It’s “Fun Facts Friday” and in celebration of “Basketball Madness” we wanted to share these cool facts about March Madness!

#1: The tournament itself has been around since 1939. Started in Illinois, this annual tournament of high school boy’s teams emerged officially in 1908 and by the late 1930s had over 900 schools competing statewide.

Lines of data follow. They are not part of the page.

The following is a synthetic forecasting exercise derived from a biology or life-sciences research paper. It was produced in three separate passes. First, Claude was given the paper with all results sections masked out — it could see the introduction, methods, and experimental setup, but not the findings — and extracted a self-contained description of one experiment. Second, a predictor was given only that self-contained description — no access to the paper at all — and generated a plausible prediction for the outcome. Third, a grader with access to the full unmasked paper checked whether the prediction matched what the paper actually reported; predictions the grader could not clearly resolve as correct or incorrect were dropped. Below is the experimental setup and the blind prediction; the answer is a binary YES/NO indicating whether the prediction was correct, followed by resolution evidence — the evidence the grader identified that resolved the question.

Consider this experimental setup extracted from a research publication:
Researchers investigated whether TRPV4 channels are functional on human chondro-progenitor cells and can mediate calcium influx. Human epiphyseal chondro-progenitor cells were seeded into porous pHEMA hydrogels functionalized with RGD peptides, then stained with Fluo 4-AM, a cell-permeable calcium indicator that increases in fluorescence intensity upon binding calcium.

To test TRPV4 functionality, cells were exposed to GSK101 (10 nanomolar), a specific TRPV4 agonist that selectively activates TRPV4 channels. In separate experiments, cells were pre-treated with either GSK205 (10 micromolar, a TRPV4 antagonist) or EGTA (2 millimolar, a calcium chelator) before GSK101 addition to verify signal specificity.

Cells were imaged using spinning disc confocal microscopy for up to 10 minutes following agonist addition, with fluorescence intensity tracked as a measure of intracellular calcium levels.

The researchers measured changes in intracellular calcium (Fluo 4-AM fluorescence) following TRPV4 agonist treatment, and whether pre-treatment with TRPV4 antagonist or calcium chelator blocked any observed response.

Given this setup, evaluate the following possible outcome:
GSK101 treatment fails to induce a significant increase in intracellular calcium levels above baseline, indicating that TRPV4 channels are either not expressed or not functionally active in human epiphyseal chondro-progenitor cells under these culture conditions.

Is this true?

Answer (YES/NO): NO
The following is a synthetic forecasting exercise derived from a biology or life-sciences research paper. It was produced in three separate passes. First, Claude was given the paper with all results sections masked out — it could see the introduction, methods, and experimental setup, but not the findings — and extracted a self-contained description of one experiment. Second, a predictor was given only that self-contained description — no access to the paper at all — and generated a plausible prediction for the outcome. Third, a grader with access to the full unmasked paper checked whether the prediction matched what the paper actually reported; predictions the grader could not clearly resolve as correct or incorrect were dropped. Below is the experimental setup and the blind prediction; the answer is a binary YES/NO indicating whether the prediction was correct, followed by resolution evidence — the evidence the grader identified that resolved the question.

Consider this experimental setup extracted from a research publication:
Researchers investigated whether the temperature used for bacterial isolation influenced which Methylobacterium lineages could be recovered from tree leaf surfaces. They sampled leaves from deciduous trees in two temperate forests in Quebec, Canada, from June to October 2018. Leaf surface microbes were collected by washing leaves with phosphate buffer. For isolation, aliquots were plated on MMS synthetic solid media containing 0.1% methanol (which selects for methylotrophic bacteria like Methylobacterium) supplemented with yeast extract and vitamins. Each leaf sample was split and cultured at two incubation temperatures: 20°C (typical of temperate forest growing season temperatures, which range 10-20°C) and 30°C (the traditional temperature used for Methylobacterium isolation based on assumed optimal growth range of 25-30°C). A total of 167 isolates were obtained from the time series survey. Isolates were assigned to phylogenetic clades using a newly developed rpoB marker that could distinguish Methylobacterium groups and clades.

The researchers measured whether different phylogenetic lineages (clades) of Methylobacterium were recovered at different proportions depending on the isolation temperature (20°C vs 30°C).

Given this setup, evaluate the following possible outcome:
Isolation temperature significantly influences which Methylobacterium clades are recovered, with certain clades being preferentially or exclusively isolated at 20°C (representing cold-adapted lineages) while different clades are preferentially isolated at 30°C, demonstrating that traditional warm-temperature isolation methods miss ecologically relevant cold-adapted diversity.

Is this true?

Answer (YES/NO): YES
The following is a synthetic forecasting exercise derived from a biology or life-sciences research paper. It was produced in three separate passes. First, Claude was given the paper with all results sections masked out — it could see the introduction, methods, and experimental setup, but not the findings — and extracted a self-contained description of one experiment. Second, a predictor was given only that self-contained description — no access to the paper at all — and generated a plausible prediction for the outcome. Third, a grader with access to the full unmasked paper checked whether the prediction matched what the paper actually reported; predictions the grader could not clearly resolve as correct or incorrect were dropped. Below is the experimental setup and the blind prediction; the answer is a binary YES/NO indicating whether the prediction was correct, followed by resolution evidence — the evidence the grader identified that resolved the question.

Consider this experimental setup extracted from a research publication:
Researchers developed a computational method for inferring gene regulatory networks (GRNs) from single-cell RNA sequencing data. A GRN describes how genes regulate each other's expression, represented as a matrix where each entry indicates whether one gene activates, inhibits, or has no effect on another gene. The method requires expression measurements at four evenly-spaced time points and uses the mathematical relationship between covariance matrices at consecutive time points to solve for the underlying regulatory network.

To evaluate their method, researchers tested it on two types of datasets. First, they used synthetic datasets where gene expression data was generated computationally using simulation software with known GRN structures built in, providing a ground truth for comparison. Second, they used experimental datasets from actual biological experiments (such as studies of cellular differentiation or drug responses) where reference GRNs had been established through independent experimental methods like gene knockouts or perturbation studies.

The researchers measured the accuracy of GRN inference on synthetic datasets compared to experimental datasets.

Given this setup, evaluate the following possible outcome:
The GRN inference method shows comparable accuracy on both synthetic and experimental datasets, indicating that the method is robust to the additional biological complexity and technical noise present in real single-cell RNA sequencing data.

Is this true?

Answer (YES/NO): NO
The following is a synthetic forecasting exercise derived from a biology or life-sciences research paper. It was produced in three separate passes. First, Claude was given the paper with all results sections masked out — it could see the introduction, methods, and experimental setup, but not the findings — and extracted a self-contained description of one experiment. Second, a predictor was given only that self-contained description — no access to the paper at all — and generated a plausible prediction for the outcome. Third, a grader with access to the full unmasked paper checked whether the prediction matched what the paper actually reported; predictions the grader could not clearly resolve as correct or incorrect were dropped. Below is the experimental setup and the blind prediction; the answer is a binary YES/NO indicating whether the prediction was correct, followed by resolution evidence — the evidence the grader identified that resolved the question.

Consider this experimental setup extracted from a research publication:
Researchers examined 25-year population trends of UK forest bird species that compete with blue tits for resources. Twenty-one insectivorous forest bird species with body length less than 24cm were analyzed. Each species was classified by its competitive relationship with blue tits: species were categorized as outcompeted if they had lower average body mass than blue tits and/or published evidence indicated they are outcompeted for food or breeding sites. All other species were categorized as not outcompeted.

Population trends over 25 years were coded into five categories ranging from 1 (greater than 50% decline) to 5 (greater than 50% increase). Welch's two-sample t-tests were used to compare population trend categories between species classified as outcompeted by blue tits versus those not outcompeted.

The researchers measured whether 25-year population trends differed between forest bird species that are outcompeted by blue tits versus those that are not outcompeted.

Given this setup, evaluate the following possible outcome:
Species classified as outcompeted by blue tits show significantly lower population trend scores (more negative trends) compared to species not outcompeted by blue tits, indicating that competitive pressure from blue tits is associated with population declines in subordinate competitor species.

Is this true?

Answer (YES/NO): YES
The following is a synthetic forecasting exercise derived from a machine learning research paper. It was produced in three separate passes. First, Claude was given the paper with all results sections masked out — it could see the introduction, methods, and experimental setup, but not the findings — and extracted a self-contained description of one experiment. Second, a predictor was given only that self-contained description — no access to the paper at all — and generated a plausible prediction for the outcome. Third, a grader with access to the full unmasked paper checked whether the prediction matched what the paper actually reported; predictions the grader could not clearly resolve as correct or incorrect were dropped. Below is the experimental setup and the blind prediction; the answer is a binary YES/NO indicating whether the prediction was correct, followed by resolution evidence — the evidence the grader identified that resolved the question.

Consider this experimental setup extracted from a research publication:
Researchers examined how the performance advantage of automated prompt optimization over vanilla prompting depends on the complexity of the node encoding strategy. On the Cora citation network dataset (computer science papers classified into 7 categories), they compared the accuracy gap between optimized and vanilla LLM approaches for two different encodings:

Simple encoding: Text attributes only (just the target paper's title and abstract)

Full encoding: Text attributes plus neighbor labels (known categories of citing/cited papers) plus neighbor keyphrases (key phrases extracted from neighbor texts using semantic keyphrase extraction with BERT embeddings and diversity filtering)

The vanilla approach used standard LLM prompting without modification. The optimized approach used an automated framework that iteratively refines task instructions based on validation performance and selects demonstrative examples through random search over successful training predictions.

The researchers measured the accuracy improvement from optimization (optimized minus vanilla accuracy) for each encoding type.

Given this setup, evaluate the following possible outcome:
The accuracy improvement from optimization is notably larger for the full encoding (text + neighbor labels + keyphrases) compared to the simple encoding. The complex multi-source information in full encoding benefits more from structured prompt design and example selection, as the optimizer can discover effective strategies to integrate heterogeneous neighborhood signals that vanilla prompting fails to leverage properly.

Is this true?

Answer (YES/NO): YES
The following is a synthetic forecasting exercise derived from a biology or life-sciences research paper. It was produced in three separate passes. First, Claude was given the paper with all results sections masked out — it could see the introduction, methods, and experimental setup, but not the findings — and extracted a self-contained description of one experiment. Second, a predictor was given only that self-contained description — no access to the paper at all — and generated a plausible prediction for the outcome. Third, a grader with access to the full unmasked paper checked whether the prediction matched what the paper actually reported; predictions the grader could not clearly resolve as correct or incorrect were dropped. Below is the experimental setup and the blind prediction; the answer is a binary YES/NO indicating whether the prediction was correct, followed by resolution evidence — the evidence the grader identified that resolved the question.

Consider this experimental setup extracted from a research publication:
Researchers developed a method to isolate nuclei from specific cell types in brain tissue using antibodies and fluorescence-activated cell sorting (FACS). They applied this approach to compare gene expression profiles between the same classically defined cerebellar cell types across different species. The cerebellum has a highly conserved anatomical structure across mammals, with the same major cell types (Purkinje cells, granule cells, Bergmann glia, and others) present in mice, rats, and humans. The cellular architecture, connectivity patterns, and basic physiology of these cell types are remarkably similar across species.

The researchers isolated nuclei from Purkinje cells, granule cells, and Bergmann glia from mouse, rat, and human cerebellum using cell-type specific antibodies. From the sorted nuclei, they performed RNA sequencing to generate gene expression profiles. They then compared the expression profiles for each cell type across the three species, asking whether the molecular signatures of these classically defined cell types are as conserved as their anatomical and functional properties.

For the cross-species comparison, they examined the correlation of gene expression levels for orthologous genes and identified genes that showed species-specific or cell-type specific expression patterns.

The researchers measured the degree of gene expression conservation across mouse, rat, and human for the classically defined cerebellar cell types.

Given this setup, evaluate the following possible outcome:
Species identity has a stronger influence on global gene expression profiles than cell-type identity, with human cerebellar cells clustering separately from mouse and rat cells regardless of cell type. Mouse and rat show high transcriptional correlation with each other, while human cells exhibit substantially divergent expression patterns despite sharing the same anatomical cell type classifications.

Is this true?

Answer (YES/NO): NO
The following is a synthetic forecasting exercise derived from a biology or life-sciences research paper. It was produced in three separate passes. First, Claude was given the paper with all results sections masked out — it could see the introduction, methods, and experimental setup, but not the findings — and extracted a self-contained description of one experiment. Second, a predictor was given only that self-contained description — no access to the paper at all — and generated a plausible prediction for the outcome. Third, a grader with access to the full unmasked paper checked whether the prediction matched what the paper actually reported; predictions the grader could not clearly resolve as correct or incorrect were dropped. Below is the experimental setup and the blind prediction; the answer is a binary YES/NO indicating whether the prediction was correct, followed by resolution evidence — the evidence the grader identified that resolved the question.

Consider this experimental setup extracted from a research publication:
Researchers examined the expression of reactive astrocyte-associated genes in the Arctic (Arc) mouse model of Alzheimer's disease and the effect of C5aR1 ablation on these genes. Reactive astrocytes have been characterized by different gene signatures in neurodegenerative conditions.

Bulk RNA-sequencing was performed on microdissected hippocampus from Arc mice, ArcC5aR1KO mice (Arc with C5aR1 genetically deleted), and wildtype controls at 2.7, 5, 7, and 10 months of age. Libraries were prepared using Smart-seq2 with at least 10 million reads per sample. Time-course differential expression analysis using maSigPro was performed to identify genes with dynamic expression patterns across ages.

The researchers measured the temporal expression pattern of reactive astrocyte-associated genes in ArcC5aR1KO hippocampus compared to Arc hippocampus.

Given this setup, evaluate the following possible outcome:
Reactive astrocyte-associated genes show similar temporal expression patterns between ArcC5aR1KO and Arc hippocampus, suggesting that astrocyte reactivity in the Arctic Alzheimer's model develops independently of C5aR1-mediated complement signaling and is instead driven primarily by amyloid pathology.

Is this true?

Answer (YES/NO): NO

#2: Henry V. Porter (former teacher, coach and assistant executive secretary of the Illinois High School association) invented the term. Porter published an essay named March Madness in 1939 and in 1942 used the phrase in a poem, Basketball Ides of March. In 1977 the Illinois HSA published a book about its tournament titled March Madness. The term stuck, especially in Illinois, and became known by everyone. http://www.basketball.org/march-madness-history/  The term is a registered trademark held by the NCAA and the Illinois High School Association.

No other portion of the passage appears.